Boeing Announces Scholarships To Diversify Pilot Training
Leading global aerospace company Boeing is investing in scholarships in pilot training to grow and diversify talent.
Boeing develops, manufactures, and services commercial airplanes, defence products, and space systems for customers in more than 150 countries.
The company reports that since 2019, it has invested over $8.5 million to bring pilot training programs to underrepresented populations in communities across the United States.
Investing Nearly $1M In Scholarships
Boeing is investing $950,000 in scholarships for pilot training to grow and diversify the talent required to meet significant long-term demand for commercial airplane pilots.
The donation will fund 25 scholarships, including the Aircraft Owners and Pilots Association, Latino Pilots Association, Organization of Black Aerospace Professionals, Sisters of the Skies, and Women in Aviation International.
“Funding flight training is often one of the greatest barriers for students of color pursuing a pilot career,” said Samantha Whitfield, Organization of Black Aerospace Professionals Executive Director, in a press release. “Scholarship partners like Boeing provide the much-needed support to fuel the careers of aspiring aviators.”
Compton Takes Flight
They are also donating $450,000 to Fly Compton, an LA-based nonprofit that introduces minority youth to career opportunities in aerospace.

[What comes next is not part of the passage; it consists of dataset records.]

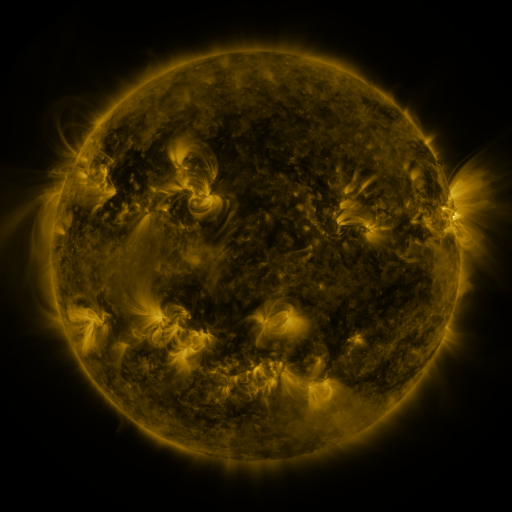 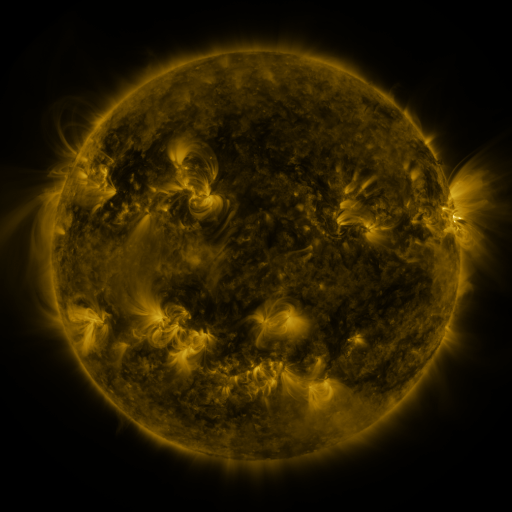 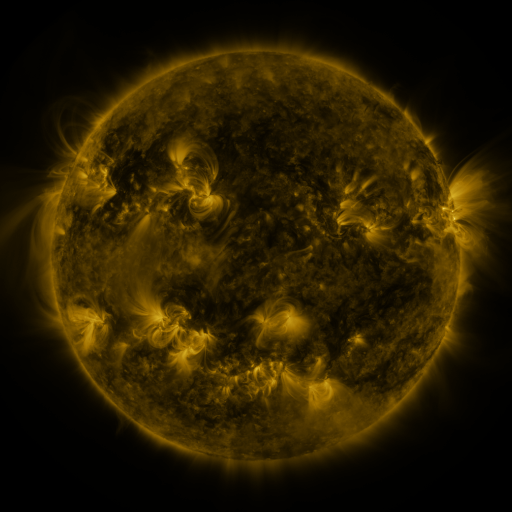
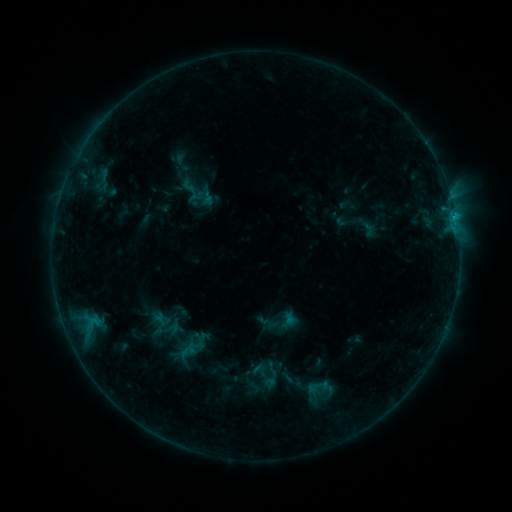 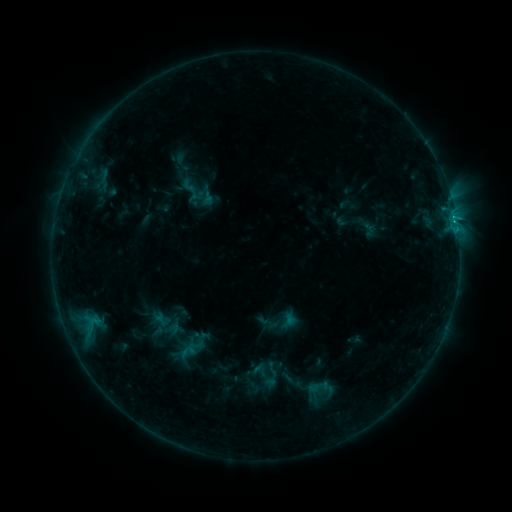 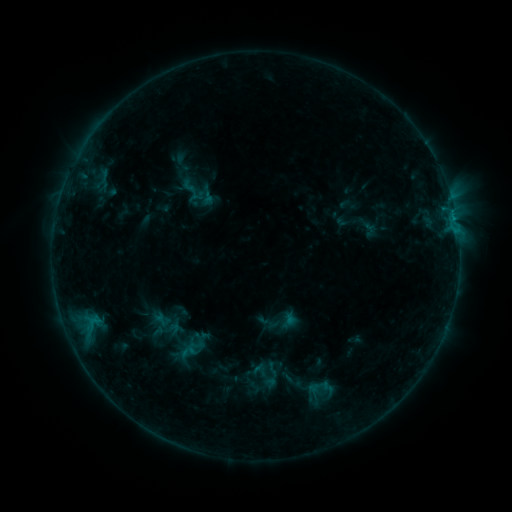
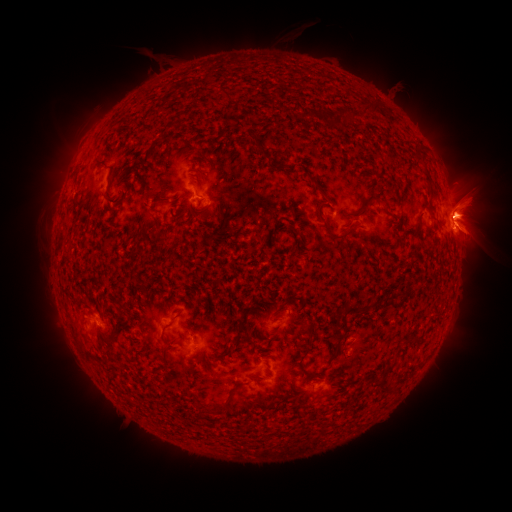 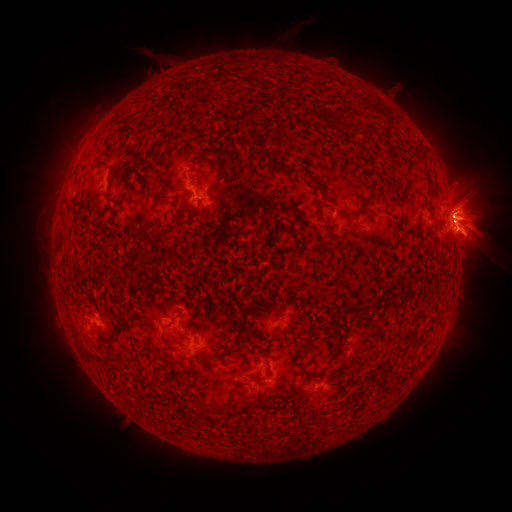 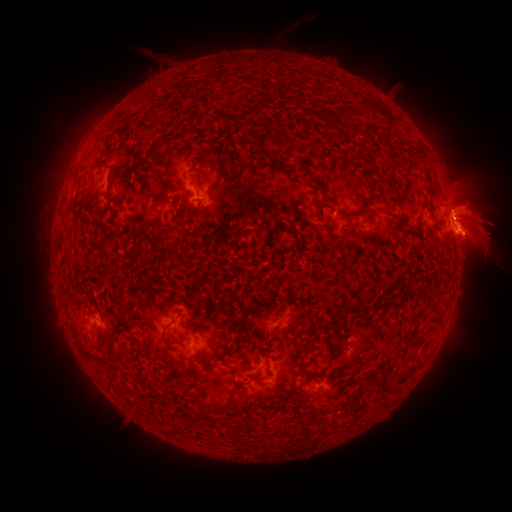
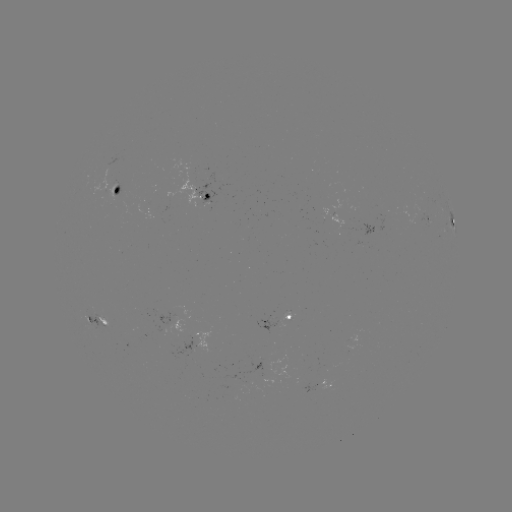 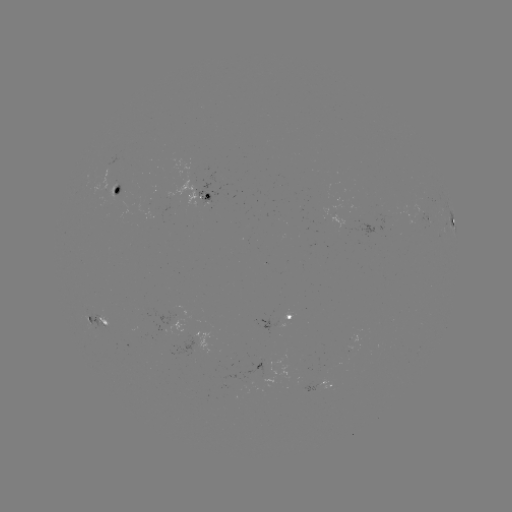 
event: flare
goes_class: C1.0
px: (455, 222)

The investment will increase flight training classes offered to students in LA’s Compton community, alongside introducing career topics related to designing, building, and maintaining airplanes and drones.
“The demand for qualified and diverse pilots remains high at airlines worldwide. While becoming a pilot provides a lifelong career, access to training remains a barrier to entry for many,” said Ziad Ojakli, executive vice president of Government Operations at Boeing.
“These organizations are helping the next generation of pilots realize their full potential while also showing communities historically underrepresented in the industry that a future in aviation is possible.”